Could you give the lines below as a numbered list, skipping any blank ones and leaving out the pictures?

### Provided data

========

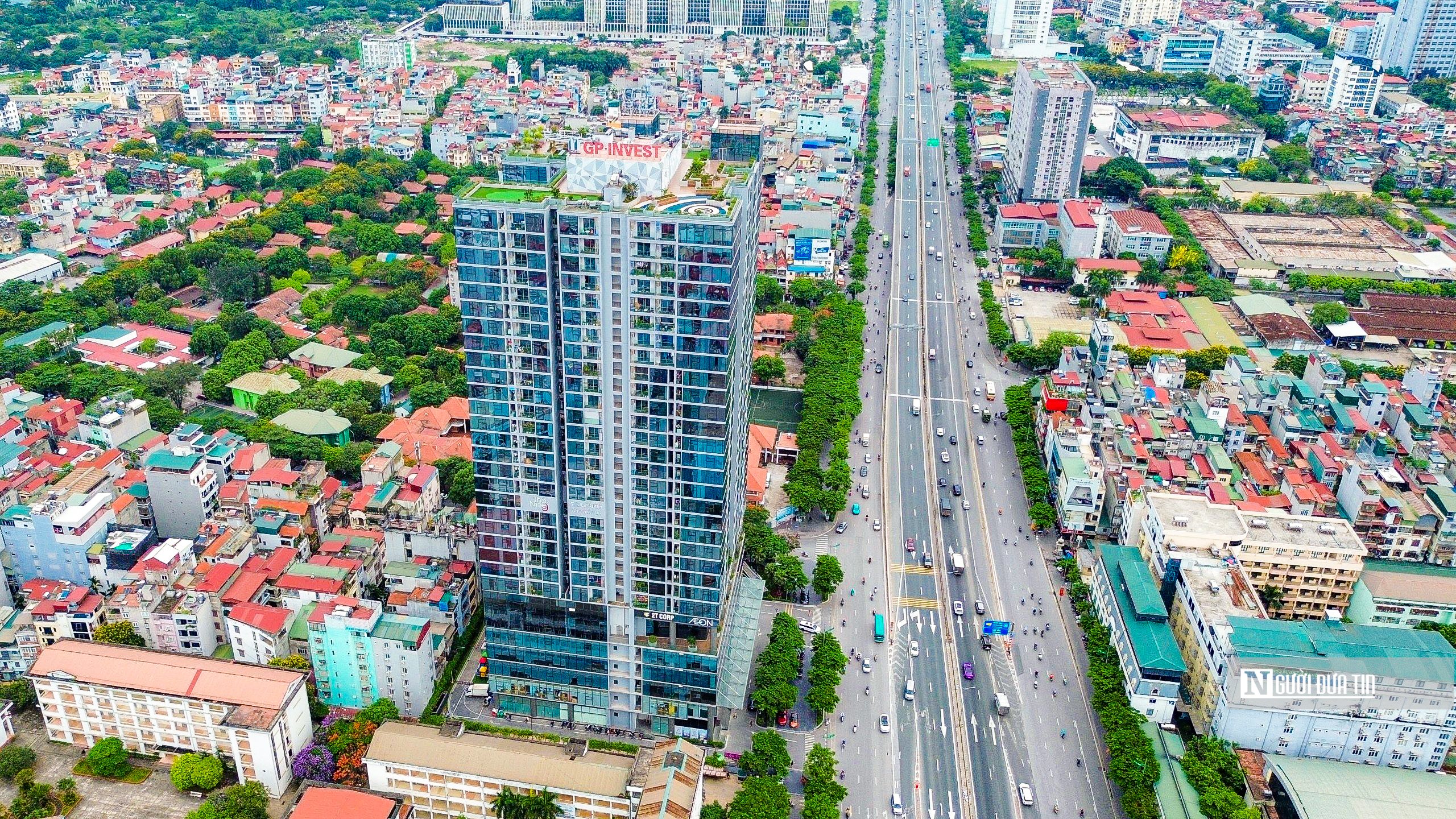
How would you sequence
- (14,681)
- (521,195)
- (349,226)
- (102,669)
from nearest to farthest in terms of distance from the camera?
(521,195) → (102,669) → (14,681) → (349,226)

========

### Written answer
1. How would you sequence
2. - (14,681)
3. - (521,195)
4. - (349,226)
5. - (102,669)
6. from nearest to farthest in terms of distance from the camera?
7. (521,195) → (102,669) → (14,681) → (349,226)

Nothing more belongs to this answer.